There is a spooky statistical confluence in the U.S. between highway fatalities and deaths resulting from gun violence (homicides and suicides, combined). Both figures hover around 30,000, or about 100/day.

And just as the world is treated to the U.S.’s perennial debate over the merits and nature of gun control, the auto industry is now grappling with the question of surrendering vehicle control to a computer. In fact, those socialist-leaning Europeans have even broached the subject of governmental remote control of cars (Telegraph report: http://tinyurl.com/pp4ol27) which actually aligns with Brazil’s delayed anti-theft mandate for vehicle immobilization.

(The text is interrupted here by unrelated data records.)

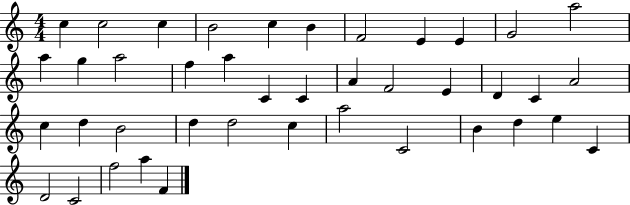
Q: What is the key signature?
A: C major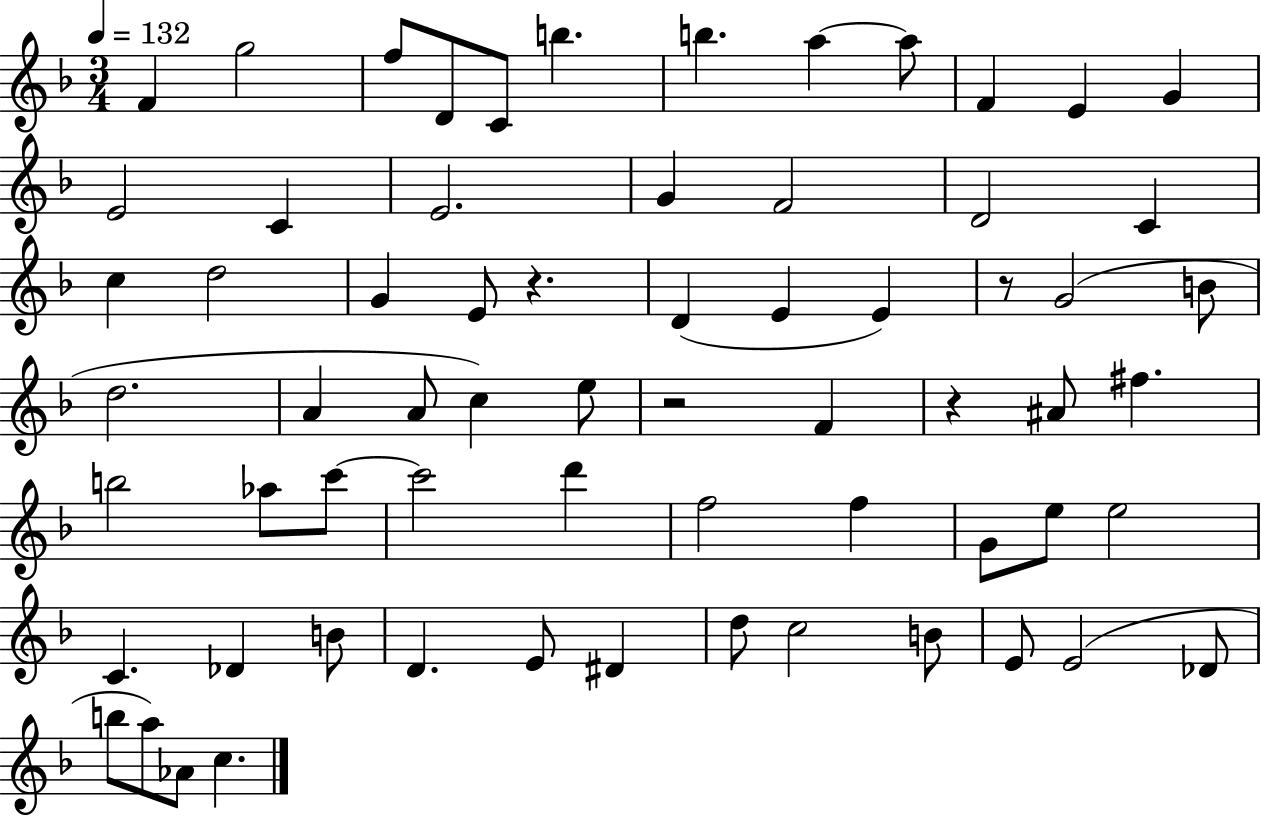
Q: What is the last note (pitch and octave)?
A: C5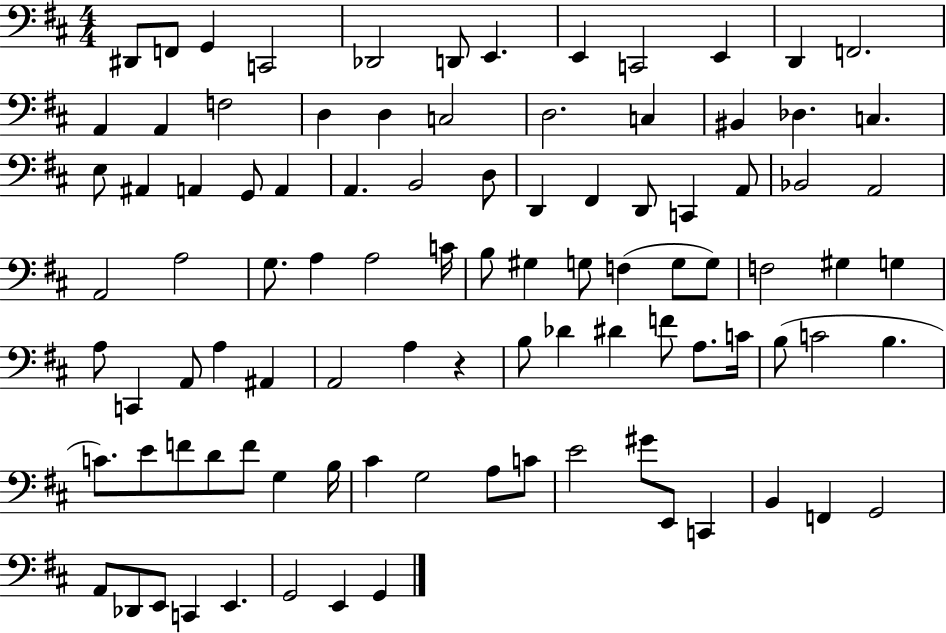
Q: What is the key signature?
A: D major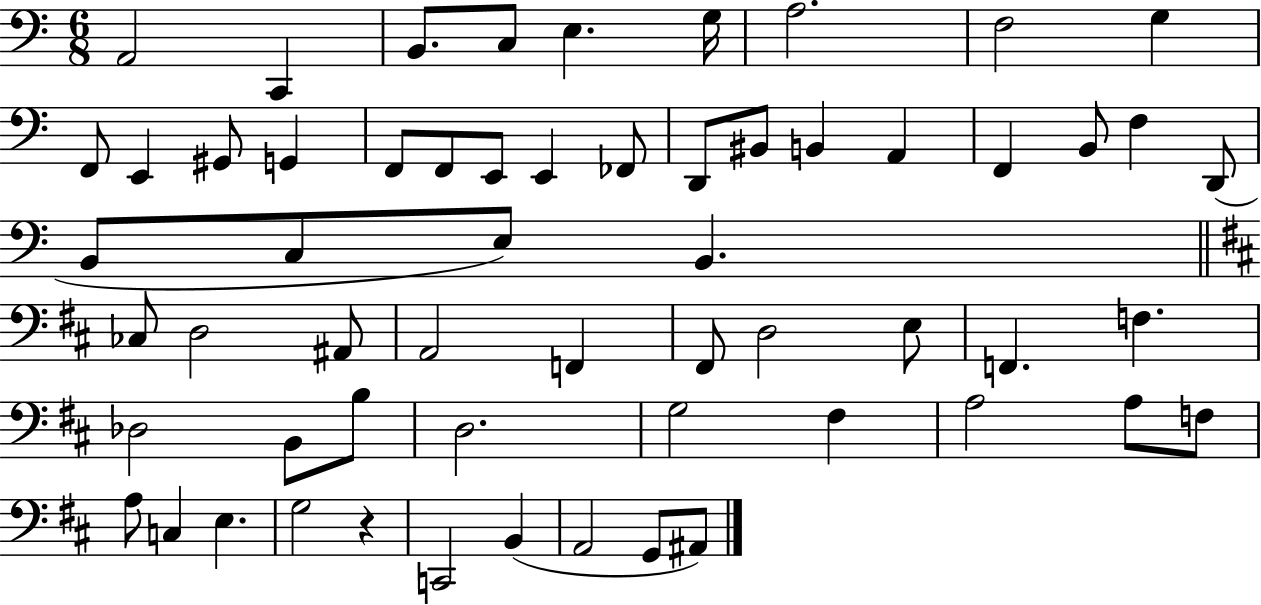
{
  \clef bass
  \numericTimeSignature
  \time 6/8
  \key c \major
  a,2 c,4 | b,8. c8 e4. g16 | a2. | f2 g4 | \break f,8 e,4 gis,8 g,4 | f,8 f,8 e,8 e,4 fes,8 | d,8 bis,8 b,4 a,4 | f,4 b,8 f4 d,8( | \break b,8 c8 e8) b,4. | \bar "||" \break \key d \major ces8 d2 ais,8 | a,2 f,4 | fis,8 d2 e8 | f,4. f4. | \break des2 b,8 b8 | d2. | g2 fis4 | a2 a8 f8 | \break a8 c4 e4. | g2 r4 | c,2 b,4( | a,2 g,8 ais,8) | \break \bar "|."
}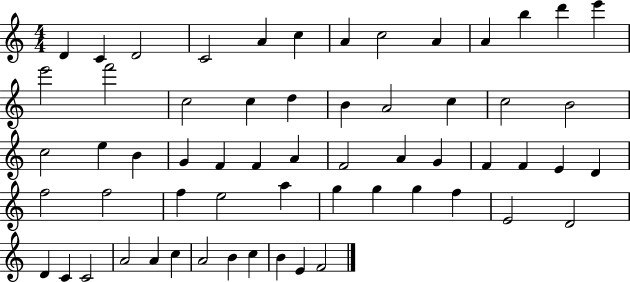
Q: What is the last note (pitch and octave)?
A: F4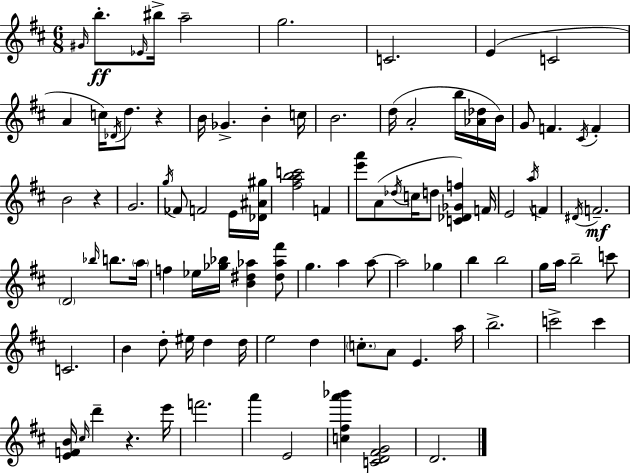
{
  \clef treble
  \numericTimeSignature
  \time 6/8
  \key d \major
  \grace { gis'16 }\ff b''8.-. \grace { ees'16 } bis''16-> a''2-- | g''2. | c'2. | e'4( c'2 | \break a'4 c''16) \acciaccatura { des'16 } d''8. r4 | b'16 ges'4.-> b'4-. | c''16 b'2. | d''16( a'2-. | \break b''16 <aes' des''>16 b'16) g'8 f'4. \acciaccatura { cis'16 } | f'4-. b'2 | r4 g'2. | \acciaccatura { g''16 } fes'8 f'2 | \break e'16 <des' ais' gis''>16 <fis'' a'' b'' c'''>2 | f'4 <e''' a'''>8 a'8( \acciaccatura { des''16 } c''16 d''8 | <c' des' ges' f''>4) f'16 e'2 | \acciaccatura { a''16 } f'4 \acciaccatura { dis'16 }\mf f'2.-- | \break \parenthesize d'2 | \grace { bes''16 } b''8. \parenthesize a''16 f''4 | ees''16 <ges'' bes''>16 <b' dis'' aes''>4 <dis'' aes'' fis'''>8 g''4. | a''4 a''8~~ a''2 | \break ges''4 b''4 | b''2 g''16 a''16 b''2-- | c'''8 c'2. | b'4 | \break d''8-. eis''16 d''4 d''16 e''2 | d''4 \parenthesize c''8.-. | a'8 e'4. a''16 b''2.-> | c'''2-> | \break c'''4 <e' f' b'>16 \grace { cis''16 } d'''4-- | r4. e'''16 f'''2. | a'''4 | e'2 <c'' fis'' a''' bes'''>4 | \break <c' d' fis' g'>2 d'2. | \bar "|."
}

It all reminds me of the late Charlton Heston (pictured, from "Omega Man"), five-term president of the National Rifle Association (1998-2003), who made famous the bumper sticker slogan “from my cold dead hands” as in "I'll give you my gun when you pry (or take) it from my cold, dead hands."

It appears that cars are second only to guns as a symbol of freedom and control - at least in the U.S. When surveyed by Strategy Analytics, only a minority of respondents express interest in owning or paying for self-driving cars. In fact, the paying for part will probably be the greatest obstacle as the price tag for autonomous driving is likely to remain in the thousands of dollars for the foreseeable future.

Pair the high cost with the inclination of consumers to preserve their access to freedom and control and you have two solid nearly impenetrable barriers to autonomous vehicle adoption. The U.S. consumer is essentially saying a la Charlton Heston – “you’ll get the steering wheel when you pry it from my cold dead hands.”

And now Google wants to take away the steering wheel and the brake pedals (New York Times report: http://tinyurl.com/o89oj7f).

So whether it’s the government (and not just the U.S. government) or Google, more and more organizations are interested in wresting control of the car away from the driver. This is aside from the plans being laid for “intelligent” highways that will take control of cars and the wave of interest growing in pay-per-use vehicle taxation.

But drivers can be expected to fight for their rights.

Call it an aphrodisiac. Call it a hallucinogen. Whatever you call it, the driving experience is intoxicating and drivers can be expected to fight to preserve their freedom from control. (Just imagine Germany surrendering its Autobahn network, nein!) Getting drivers to change their behavior and attitudes will require some sophisticated combination of coercion and temptation – even after the technology becomes sufficiently inexpensive. One thing is clear, we won’t surrender meekly.